You can start with a plain idea: "I want a page that explains my AI workflow and links to my review site." ChatGPT can help you turn that into requirements. Windsurf can create a first version. Codex can fix problems after you test it. Each round teaches you more about the project.
Screenshots, logs, and clear prompts become your practical language. You do not have to understand every line of code at the beginning, but you do need to inspect the result. AI tools are much better when each one has a clear role and when you give them real feedback from the project.
Where My Bot/Website Fits In
My bot and website are where I organize this AI building workflow.
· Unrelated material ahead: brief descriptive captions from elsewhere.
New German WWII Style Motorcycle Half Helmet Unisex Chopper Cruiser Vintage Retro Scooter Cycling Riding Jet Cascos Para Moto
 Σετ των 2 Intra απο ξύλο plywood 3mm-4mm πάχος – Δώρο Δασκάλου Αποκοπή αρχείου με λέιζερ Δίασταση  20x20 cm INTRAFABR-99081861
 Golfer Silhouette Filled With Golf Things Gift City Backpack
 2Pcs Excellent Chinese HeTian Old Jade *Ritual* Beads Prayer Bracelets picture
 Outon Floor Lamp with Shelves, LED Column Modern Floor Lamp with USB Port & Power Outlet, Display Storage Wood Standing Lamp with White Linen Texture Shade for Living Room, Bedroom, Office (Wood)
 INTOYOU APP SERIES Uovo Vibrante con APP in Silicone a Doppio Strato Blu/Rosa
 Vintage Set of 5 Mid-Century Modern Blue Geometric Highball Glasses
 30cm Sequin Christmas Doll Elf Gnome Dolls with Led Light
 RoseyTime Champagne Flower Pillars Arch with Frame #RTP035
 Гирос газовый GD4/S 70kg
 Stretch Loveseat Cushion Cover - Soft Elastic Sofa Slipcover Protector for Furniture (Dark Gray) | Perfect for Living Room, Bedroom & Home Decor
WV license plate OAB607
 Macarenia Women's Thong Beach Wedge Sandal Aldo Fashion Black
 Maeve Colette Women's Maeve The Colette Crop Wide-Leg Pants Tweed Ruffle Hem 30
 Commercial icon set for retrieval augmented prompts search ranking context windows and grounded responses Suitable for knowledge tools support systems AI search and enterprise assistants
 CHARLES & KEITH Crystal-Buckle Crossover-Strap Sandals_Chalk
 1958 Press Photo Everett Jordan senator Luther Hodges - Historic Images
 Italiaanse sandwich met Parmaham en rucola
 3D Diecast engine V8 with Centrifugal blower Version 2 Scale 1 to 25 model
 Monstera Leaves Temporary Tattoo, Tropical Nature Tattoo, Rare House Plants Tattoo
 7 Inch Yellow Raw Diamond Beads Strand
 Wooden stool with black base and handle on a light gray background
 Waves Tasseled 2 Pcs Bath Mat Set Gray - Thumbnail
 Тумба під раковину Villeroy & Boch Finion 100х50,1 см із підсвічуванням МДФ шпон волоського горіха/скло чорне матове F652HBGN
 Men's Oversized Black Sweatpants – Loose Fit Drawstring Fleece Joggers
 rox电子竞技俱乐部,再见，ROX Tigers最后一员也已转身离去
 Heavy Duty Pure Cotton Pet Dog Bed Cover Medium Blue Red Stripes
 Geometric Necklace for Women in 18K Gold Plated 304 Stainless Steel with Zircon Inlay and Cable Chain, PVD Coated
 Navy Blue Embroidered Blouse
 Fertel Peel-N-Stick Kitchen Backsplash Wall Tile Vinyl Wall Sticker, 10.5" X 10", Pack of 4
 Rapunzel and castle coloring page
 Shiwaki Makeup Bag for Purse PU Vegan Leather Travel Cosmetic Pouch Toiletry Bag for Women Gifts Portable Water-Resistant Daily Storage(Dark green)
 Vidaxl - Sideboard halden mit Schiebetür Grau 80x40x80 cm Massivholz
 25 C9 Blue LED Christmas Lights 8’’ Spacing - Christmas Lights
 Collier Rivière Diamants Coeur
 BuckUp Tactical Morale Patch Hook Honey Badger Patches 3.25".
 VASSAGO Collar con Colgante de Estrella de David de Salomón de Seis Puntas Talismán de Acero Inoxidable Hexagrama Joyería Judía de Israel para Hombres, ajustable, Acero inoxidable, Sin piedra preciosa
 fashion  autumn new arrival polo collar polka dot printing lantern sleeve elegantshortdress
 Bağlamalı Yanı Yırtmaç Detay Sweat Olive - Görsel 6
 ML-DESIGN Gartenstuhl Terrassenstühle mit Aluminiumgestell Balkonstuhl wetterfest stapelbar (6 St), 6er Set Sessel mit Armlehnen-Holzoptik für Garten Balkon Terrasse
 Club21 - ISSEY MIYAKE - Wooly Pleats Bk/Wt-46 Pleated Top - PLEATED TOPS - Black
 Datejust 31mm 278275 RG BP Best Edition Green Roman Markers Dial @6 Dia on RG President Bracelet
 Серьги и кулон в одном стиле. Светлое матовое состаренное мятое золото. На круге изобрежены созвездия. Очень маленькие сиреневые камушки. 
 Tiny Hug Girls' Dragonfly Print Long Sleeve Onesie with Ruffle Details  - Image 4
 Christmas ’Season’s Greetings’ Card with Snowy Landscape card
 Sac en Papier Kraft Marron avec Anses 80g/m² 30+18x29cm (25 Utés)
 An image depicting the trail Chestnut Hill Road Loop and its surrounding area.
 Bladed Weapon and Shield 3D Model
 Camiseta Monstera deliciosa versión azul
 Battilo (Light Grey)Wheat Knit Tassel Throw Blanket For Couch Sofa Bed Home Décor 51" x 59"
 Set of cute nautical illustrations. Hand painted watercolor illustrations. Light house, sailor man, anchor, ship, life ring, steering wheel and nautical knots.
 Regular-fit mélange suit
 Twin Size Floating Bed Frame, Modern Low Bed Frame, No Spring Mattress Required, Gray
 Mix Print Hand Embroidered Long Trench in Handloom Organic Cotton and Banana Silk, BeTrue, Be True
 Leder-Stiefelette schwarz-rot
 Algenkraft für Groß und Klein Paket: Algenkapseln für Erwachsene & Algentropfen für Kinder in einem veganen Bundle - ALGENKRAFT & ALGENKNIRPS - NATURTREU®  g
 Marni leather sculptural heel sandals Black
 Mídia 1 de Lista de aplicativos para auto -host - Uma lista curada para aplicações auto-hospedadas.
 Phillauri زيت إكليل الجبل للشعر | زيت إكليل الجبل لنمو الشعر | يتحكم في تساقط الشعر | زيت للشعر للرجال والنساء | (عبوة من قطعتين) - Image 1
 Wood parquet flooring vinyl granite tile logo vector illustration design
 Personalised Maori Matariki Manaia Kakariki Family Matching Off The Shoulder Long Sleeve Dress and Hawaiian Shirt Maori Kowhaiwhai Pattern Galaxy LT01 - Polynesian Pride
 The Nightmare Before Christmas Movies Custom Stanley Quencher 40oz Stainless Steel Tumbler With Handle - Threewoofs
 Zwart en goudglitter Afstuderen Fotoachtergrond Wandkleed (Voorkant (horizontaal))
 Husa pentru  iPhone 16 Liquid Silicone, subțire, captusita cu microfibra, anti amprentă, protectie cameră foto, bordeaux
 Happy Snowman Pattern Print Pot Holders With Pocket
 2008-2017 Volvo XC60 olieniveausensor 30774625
Instead of keeping every experiment inside private chat history, I use the site to document what I learn, publish practical comparisons, and share the mistakes that happen when building real projects with AI.
The site is not only a review site. It is also a record of the process: how I create SEO pages, how I compare tools, how I fix language problems, how I prepare social drafts, how I check sitemap and structured data, and how I keep the workflow safe before publishing.
If you want to follow the same process, start with the build-in-public story, read the AI tool reviews, compare tools in the comparison hub, or download the AI coding workflow checklist.
Final Recommendation
If you are trying to build a website, app, bot, or automation project with AI, do not ask which single tool is the best. That question usually leads to shallow answers.
Build a workflow instead: ChatGPT for thinking and prompts. Windsurf for the first build. Codex for fixing and polishing. Then test, document, and improve the process step by step.
This approach is slower than believing in a one-click demo, but it is much closer to how real projects become usable.
FAQ
Can I build apps with AI if I am not a developer?
Yes, but you should start with small, testable projects. AI can help you plan, create a first version, and fix problems, but you still need to review the output and test the workflow carefully.
Why use ChatGPT before Windsurf?
ChatGPT helps turn a rough idea into a clearer plan. That makes the prompt stronger before Windsurf starts creating files, pages, routes, or UI.
Why not use Windsurf alone?
Windsurf is fast for a first build, but first versions often need cleanup. I prefer using ChatGPT for planning and Codex for focused debugging after I test the project.
What is Codex best for?
Codex is strongest when I give it a clear issue inside an existing project: fixing bugs, refactoring logic, improving SEO output, adjusting routes, or cleaning production problems.
What is the best workflow for building AI projects?
My current workflow is: idea, ChatGPT prompt, Windsurf first version, manual testing, screenshot or error review, Codex fix, and another test cycle.